For a more accurate analysis of which countries and regions agree with the EKC hypothesis using the CCC proposed by Narayan et al. [
19], it is crucial to consider both the average values of the lags and leads as well as the detailed graphical representation of these coefficients over the 20 lags and 20 leads. Although the average values of the lags and leads provide a simplified and aggregated view of the relationship between GDP and CO
2 emissions, we must not forget some possible limitations related to this analysis. Using averages can mask significant variations and trends within the individual lag and lead periods. Furthermore, a graphical presentation of the CCC for each of the 20 lags and leads allows a more nuanced and detailed analysis. The graphs will enable us to highlight the specific periods where the relationship changes, providing relevant information about the temporal dynamics that the average values cannot capture.
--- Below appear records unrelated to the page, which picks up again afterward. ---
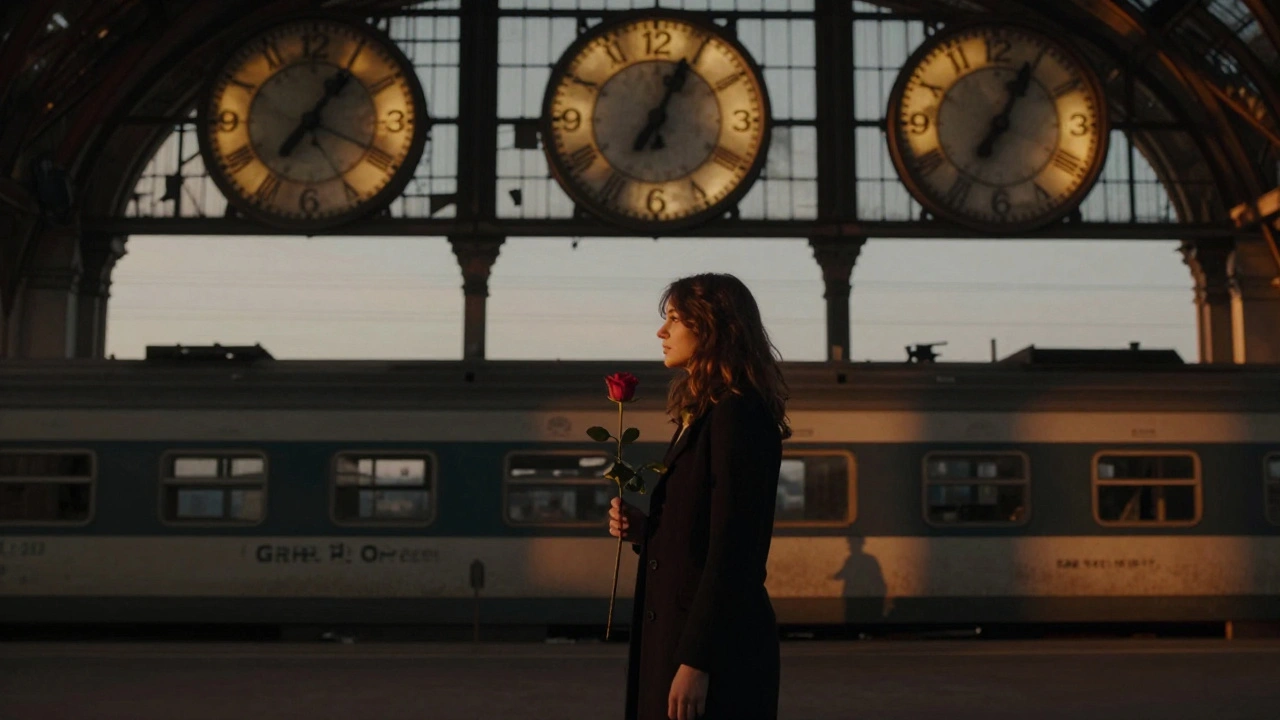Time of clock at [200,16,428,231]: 1:19
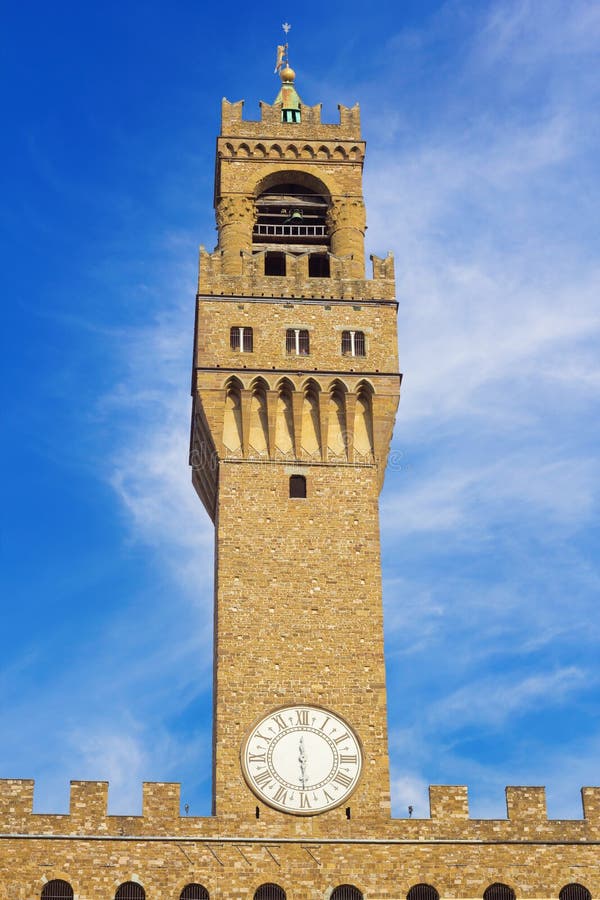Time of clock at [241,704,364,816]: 5:59
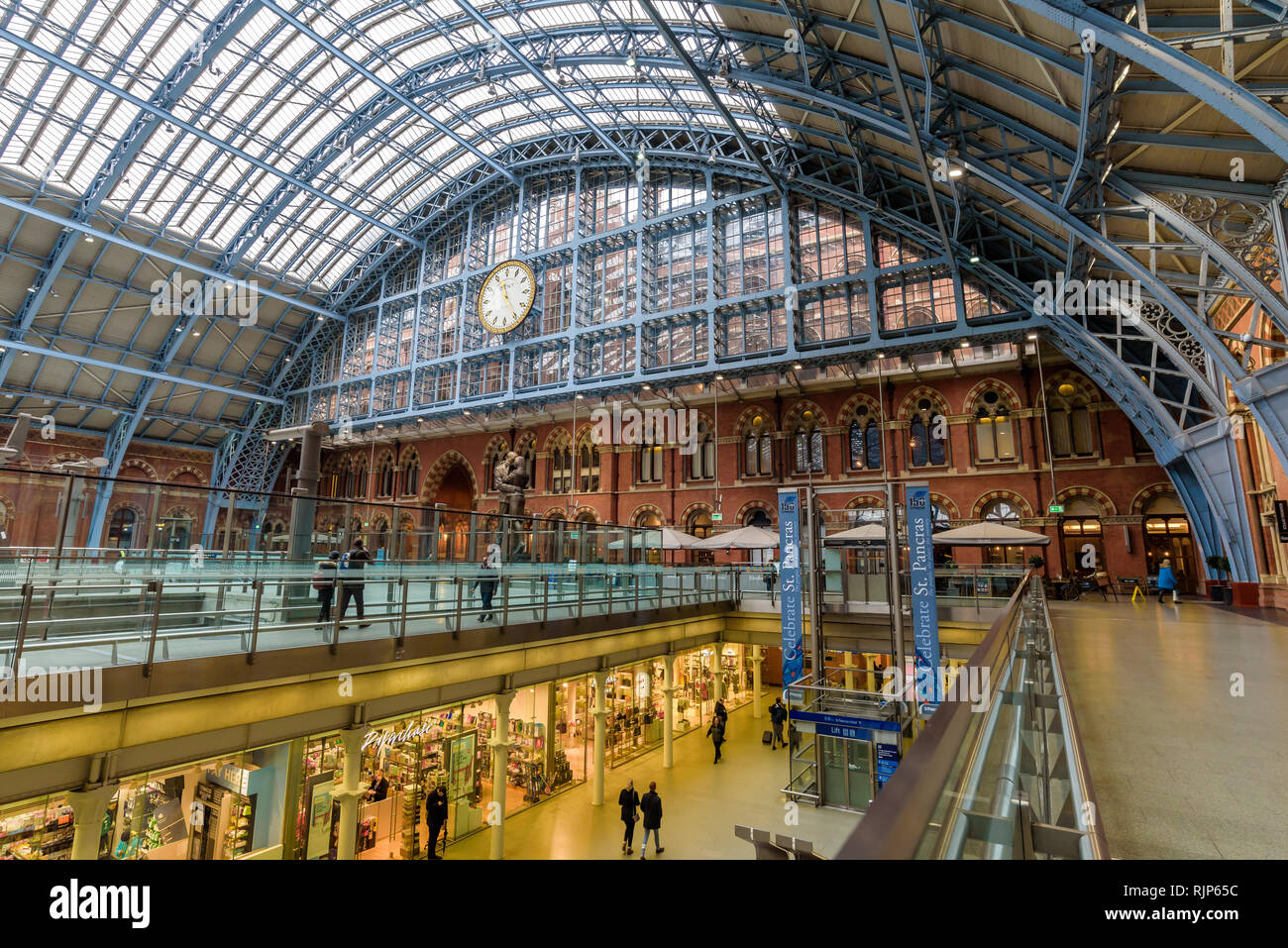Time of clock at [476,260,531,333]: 11:25
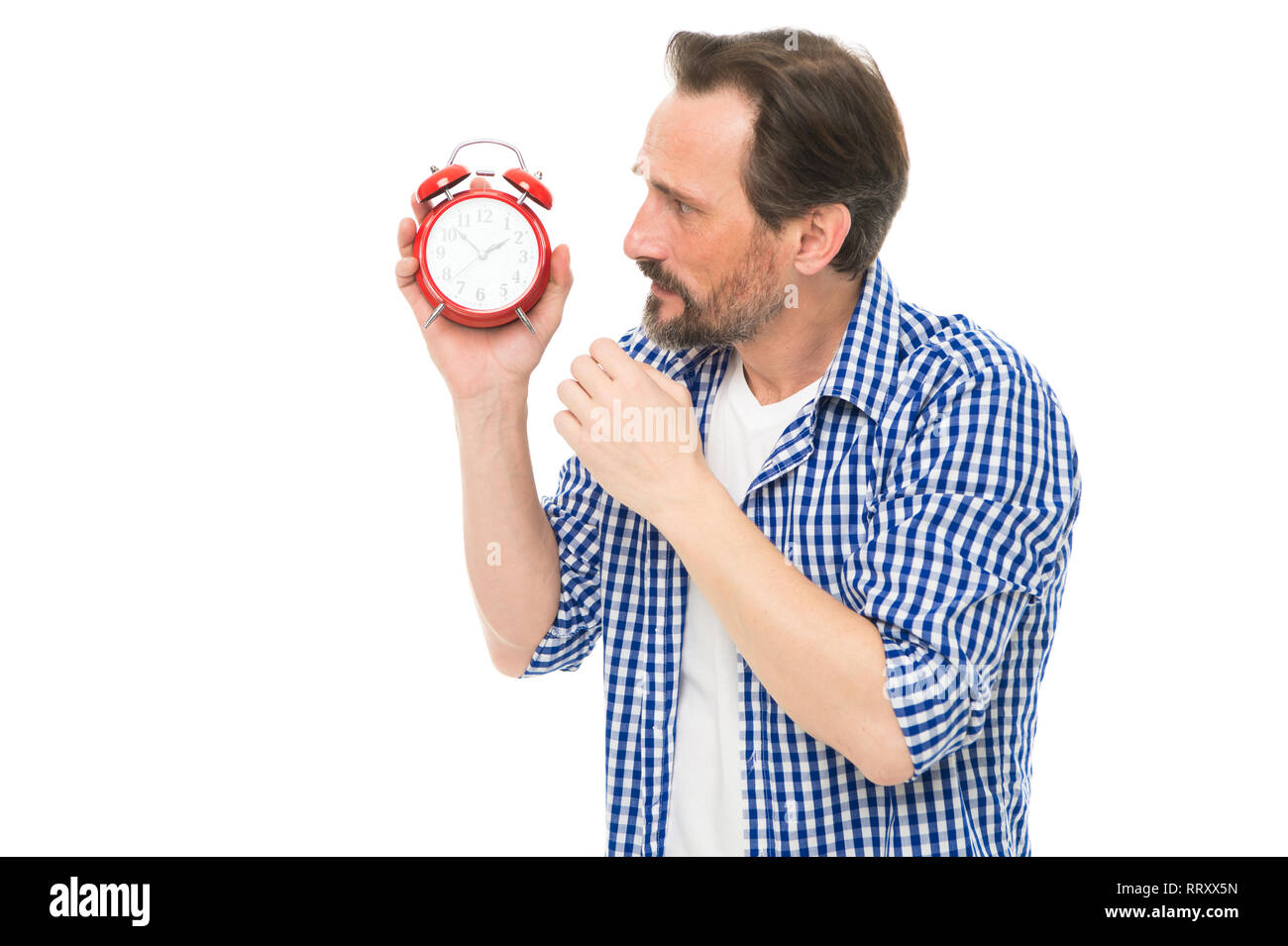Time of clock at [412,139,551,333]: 1:52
For instance, a graph might show that the correlation is positive for the initial few lags/leads but starts to decline and eventually turns negative as we approach the 20th lag/lead. This transition is critical in understanding how economic activities can influence environmental outcomes over time and supports a more robust interpretation of whether a country/region agrees with the EKC hypothesis. Moreover, graphical analysis can help us identify any anomalies or outliers that could significantly affect the average values. Visualizing the CCC over time can also illustrate the consistency or volatility of the relationship between the analyzed variables, providing context essential for interpreting the results accurately. This dual approach ensures that we capture the full complexity of the relationship between the analyzed variables, allowing more accurate conclusions about agreement of countries/regions with the EKC hypothesis. For these reasons,
Figure 1 displays the plots for the countries/regions whose behavior seems to agree with the EKC hypothesis (with reference to the positive sign (+) for the average CCC for the lags, and the negative (-) one for the average CCC for the leads), and
Figure 2 displays the graphs for the countries/regions which seem to be in partial agreement with the EKC hypothesis, i.e., the ones that display negative sign (-) for the average CCC for the leads. We plotted the graphs for the 20 lags and leads for all the countries and regions (a total of 202 graphs). However, due to space constraints, it is not possible to present all of them here, but they are all available upon request.